Commercial: The Church of Jesus Christ of Latter-day Saints’ commercial real estate arm paid $174.3 million to acquire the Beacon Logistics Park in Hialeah. Codina Partners sold the 1.3 million-square-foot industrial campus on the northeast corner of Northwest 107th Avenue and Northwest 145th Place.
— Research by Adam Farence
NEW TO THE MARKET
Tennis champ Caroline Wozniacki and her husband, ex-New York Knick David Lee, listed their Fisher Island penthouse for $42.5 million. The pro athlete couple paid $18.7 million for the 7,000-square-foot, five-bedroom condo at Palazzo Del Sol in 2021. Dina Goldentayer of Douglas Elliman is listing the unit.
A thing we’ve learned
BH3, the Miami-based developer and lender led by Dan Lebensohn and Greg Freedman, got its name when the three co-founders were working on a tough deal with Michael Dell’s MSD Capital. Lebensohn messaged Freedman during a presentation, not knowing that the MSD partners could see the screen.
“One of the first structure proposals that they sent was over the top,” Lebensohn tells me. “I wrote to [Freedman] on his ICQ. I said, ‘What the f*ck do these guys think we are, baggage handlers?’” So they came up with BH3 — short for three baggage handlers.
Elsewhere in Florida
- Abortion rights advocates in Florida secured enough signatures to qualify for a referendum on the 2024 ballot that could undo the state’s abortion bans, Politico reports.
- Florida will be able to buy prescription drugs from Canada in an effort to lower the cost to residents in the state. The Food and Drug Administration approved the policy, which will allow for the bulk purchase of medications, according to NBC News.

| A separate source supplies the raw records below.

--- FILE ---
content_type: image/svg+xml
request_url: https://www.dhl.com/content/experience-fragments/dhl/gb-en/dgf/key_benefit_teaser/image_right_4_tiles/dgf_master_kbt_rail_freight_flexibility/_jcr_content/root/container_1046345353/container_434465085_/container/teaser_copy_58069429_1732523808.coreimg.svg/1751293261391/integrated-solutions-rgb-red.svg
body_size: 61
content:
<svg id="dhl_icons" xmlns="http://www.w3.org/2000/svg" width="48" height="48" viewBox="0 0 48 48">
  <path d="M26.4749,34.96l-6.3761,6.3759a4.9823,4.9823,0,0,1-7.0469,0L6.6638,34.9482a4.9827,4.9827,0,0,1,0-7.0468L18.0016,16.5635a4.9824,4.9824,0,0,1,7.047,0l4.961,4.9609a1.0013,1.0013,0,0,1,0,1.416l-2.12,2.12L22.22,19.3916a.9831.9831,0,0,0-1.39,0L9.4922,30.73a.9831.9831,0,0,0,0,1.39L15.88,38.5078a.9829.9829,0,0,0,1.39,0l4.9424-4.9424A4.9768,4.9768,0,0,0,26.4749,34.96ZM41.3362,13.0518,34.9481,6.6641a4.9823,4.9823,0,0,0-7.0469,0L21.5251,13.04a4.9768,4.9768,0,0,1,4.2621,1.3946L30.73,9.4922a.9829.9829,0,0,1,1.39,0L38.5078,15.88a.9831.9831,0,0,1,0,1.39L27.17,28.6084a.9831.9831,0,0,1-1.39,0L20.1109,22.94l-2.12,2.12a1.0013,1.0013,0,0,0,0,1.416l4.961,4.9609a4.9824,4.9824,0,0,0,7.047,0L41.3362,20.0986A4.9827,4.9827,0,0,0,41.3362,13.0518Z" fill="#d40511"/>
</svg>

A company owned by Miami City Manager Art Noriega’s in-laws has been awarded more than $440,000 in city contracts for new office furniture since Noriega got the job over three years ago, according to the Miami Herald. Noriega’s wife, Michelle Pradere-Noriega was listed as the salesperson on invoices obtained by the Herald, but she left out her hyphenated name.